The practice of gerrymandering is a manipulation of district boundaries to favor one party over the other. Gerrymandering is a long-standing headache for fair elections and fair representation, as Republicans redraw district maps to favor their party by diluting minority votes.
Gerrymandering is undemocratic, against the values of our country, with a primary goal of creating a legislature that does not represent the reality of the people who live in gerrymandered districts. In diverse metropolitan areas, gerrymandering is under-representing minority voters, in effect silencing their voice.
Although showing no signs of change, 71 percent of Americans are in favor of ending partisan gerrymandering and establishing fair redistricting practices.
In deep-red Texas, we fail to consider the effect of gerrymandering on the electorate map and how that can harm minority voters. The effects of this practice means there is a two-seat Republican advantage due to manipulation of district lines.
In the five districts that rest entirely inside Houston, Congressional Districts 2 and 7 are Republican strongholds that have managed to exclude minority neighborhoods outside their boundaries.
The state is acting in intentional discrimination when it permits gerrymandered districts to continue under-representing minority neighborhoods. In their quest to control the state, they are violating the principles that this country was founded on and discourage minorities’ intentions of voting when they know their vote is diluted.
In the red Congressional District 2, the demographic breakdown is 47 percent white, 11 percent black, 31 percent Hispanic and 7 percent Asian. The city of Houston’s five districts combined shows 43 percent Hispanic, 26 percent white, 22 percent black and 7 percent Asian.
This disparity shows the disconnect between the minority voters in the city as compared to gerrymandered districts.
The University of Houston is in the 18th Congressional District where most residents are minority voters. This distribution is a visible effect of gerrymandering, as urban districts are packed with minorities instead of being spread out to other bordering districts.
This action erodes the voice of minorities overall around the state. Urban districts become concentrated with minority voters as the ruling party gerrymanders the state for political gain.
Earlier this year, a Texas gerrymandering case went before the Supreme Court, allowing some disputed districts to be used in the upcoming midterms. Before the case was appealed in the Supreme Court, the three-judge district court agreed the cases were adopted with the intention to dilute minority votes and keep the districts Republican.

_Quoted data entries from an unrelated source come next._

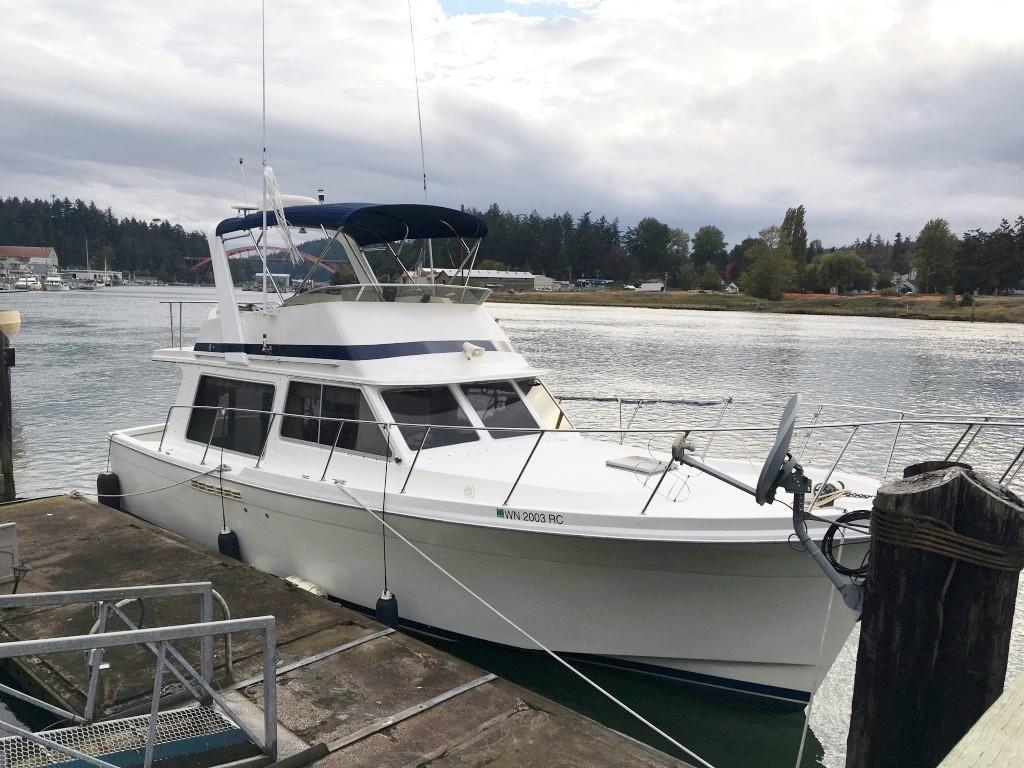 Uniflite 37 Coastal Cruiser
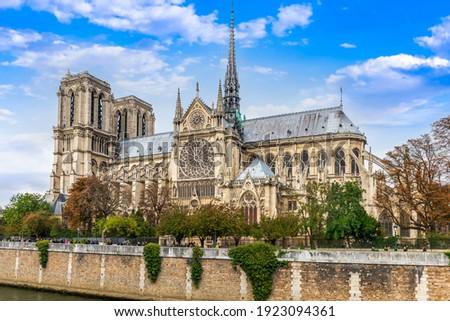 Notre Dame Cathedral on Ile de la Cite in the heart of Paris, France Stockfoto ©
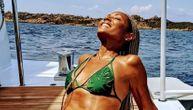 Žena slavnog glumca ima 47 godina i u bikiniju u obliku listića izgleda kao boginja! (FOTO)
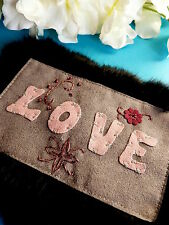 "127# SUPERBE APPLICATION "" LOVE "" BRODERIE FOURRURE SHABBY CHIC VINTAGE"
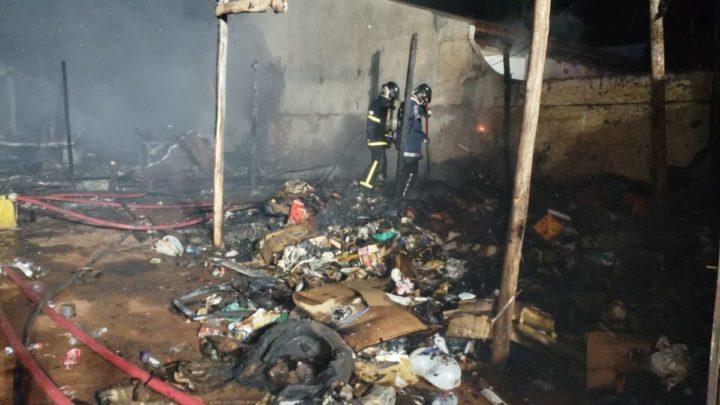 Incêndio destrói residencia e material reciclável no jardim Copacabana em Campo Mourão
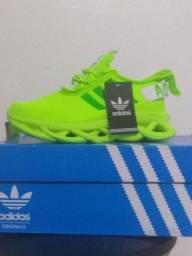 Tênis Adidas 199.00 2 pares avista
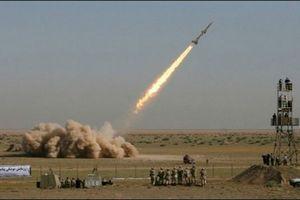 Iran xác nhận đã thử tên lửa đạn đạo bất chấp chỉ trích từ phương Tây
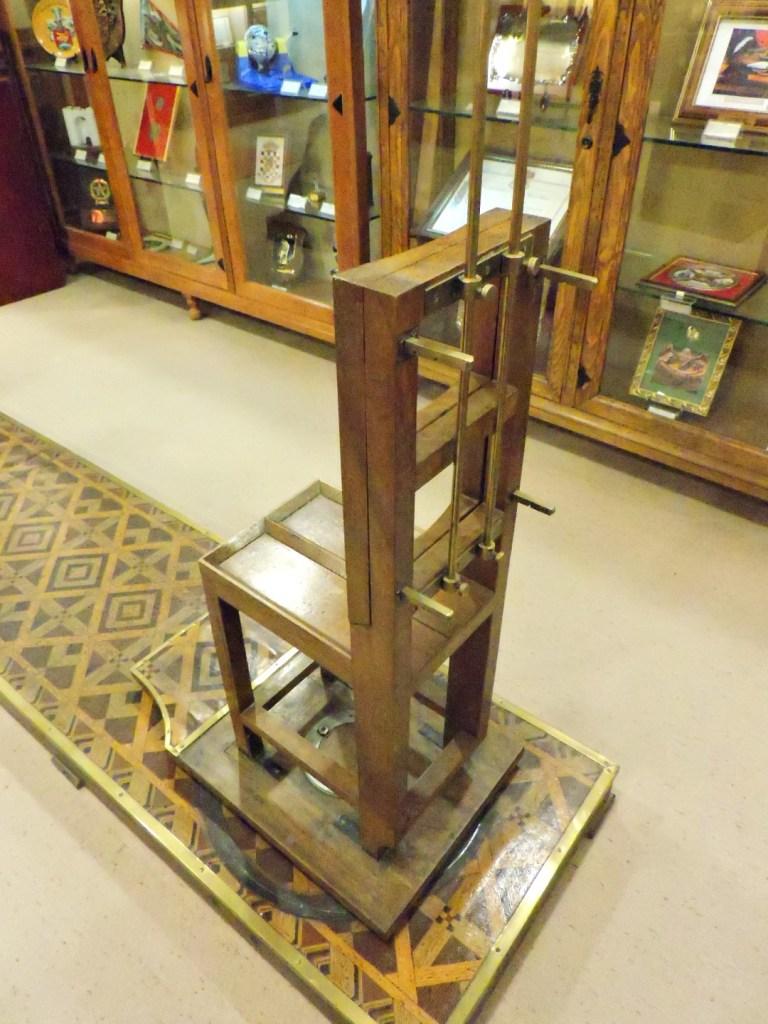 Museo de la Guardia Civil - En la silla se realizaban el resto de medidas antropométricas del detenido (Imagen propiedad del Museo de la Guardia Civil)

These unfair district drawing practices bear serious costs to minority voters who feel as if their voice isn’t being heard. This disillusionment leads to a lower minority voter turnout. Gerrymandering leads to real people living in disproportionate districts, causing potential harm to underrepresented minority voters who virtually have no say.
The Supreme Court decision could hurt the chances of hopeful democratic races in deeply gerrymandered districts, effectively turning the blue wave that is predicted to hit Texas into blue raindrops.
The fate of Texas come the November election is uncertain with Republicans looking more vulnerable than they have been in other election cycles. Some political observers believe Republicans will still come out of this election retaining their power, although it is important to observe that gerrymandering plays an important factor, unfairly adding a thumb to the scale.
Gerrymandering is not illegal, but intentionally drawing boundaries on the basis of race is illegal. Republican-controlled state legislature took advantage of their dominance over the state to intentionally gerrymander districts based on race, engaging in the distortion of our representative democracy.
It is important to vote, but it is more important to have fair redistricting practices so that our government is of, by and for the people.
According to 2017 coverage by the New York Times, California and Arizona are two states that have outsourced their redistricting practices to politically neutral organizations in an effort to minimize the role of partisanship in the drawing of districts.
Florida went a step further and amended the state Constitution to prohibit the role of politics in the redistricting process.
The Texas legislature is equally capable of proposing similar measures to make the election process as representative as possible, but has not taken action.
Opinion columnist Janet Miranda is a marketing junior and can be reached at [email protected]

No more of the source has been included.